START PROVIDED DATA

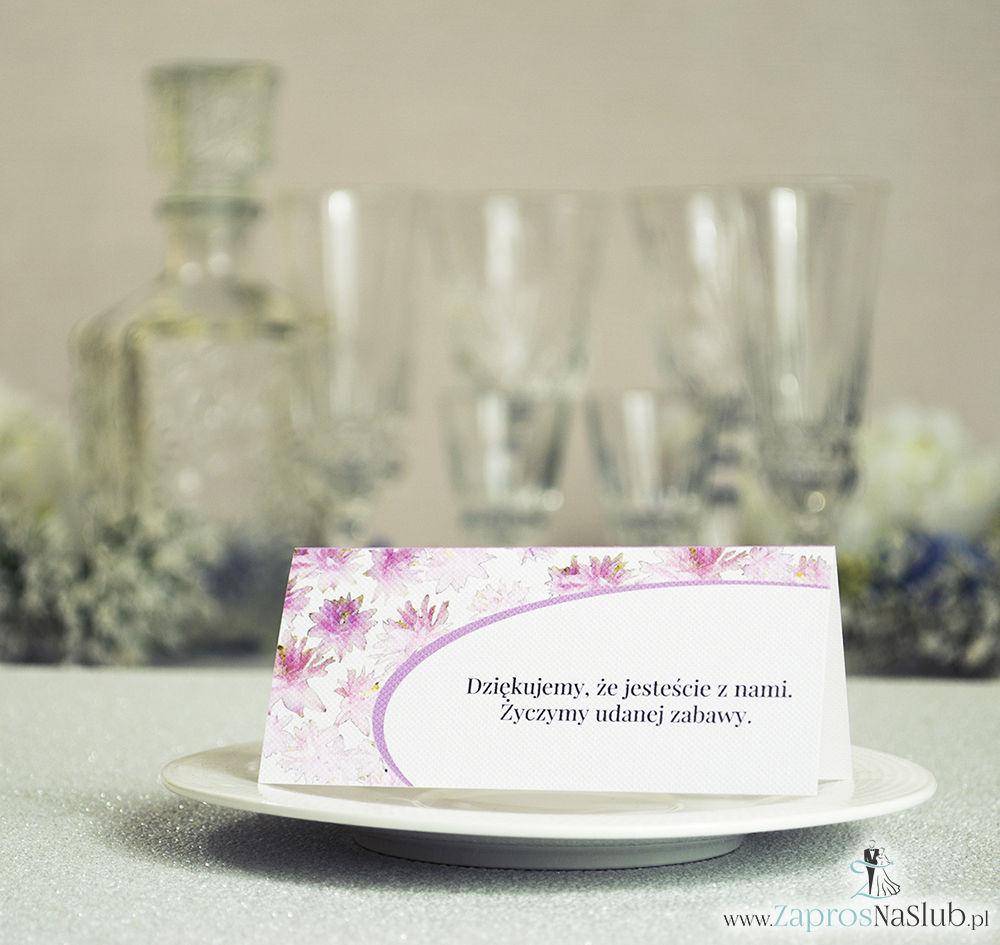 Kwiatowe winietki ślubne - składane na pół winietki z różowymi kwiatami, prostokątem oraz malowaną kokardką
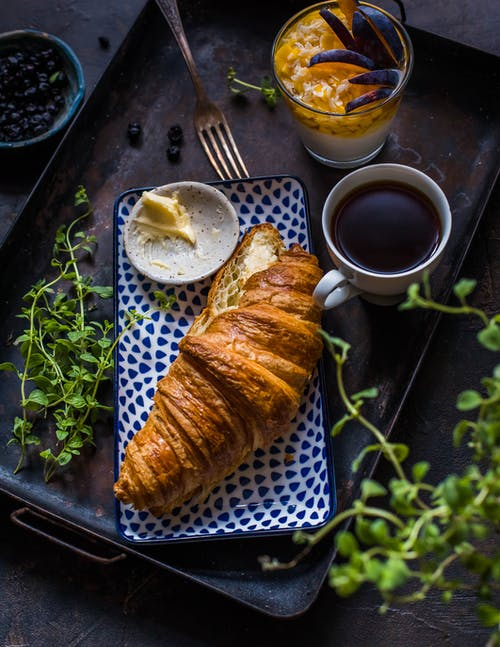 Gratis lagerfoto af croissant, delikat, mad, tallerken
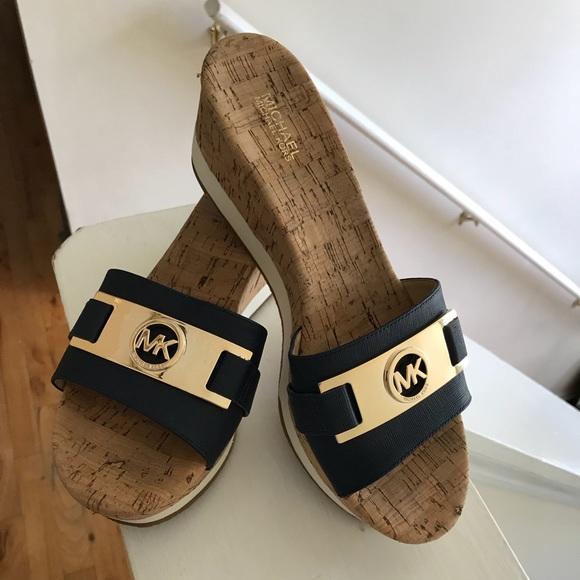 503aff0273f Michael Kors Navy Blue Warren Wedge Sandals sz 8.5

END PROVIDED DATA

PROBLEM REQUIREMENTS:
Please retype the whole of the data precisely, omitting pictures.

TASK OUTPUT:
 Kwiatowe winietki ślubne - składane na pół winietki z różowymi kwiatami, prostokątem oraz malowaną kokardką
 Gratis lagerfoto af croissant, delikat, mad, tallerken
 503aff0273f Michael Kors Navy Blue Warren Wedge Sandals sz 8.5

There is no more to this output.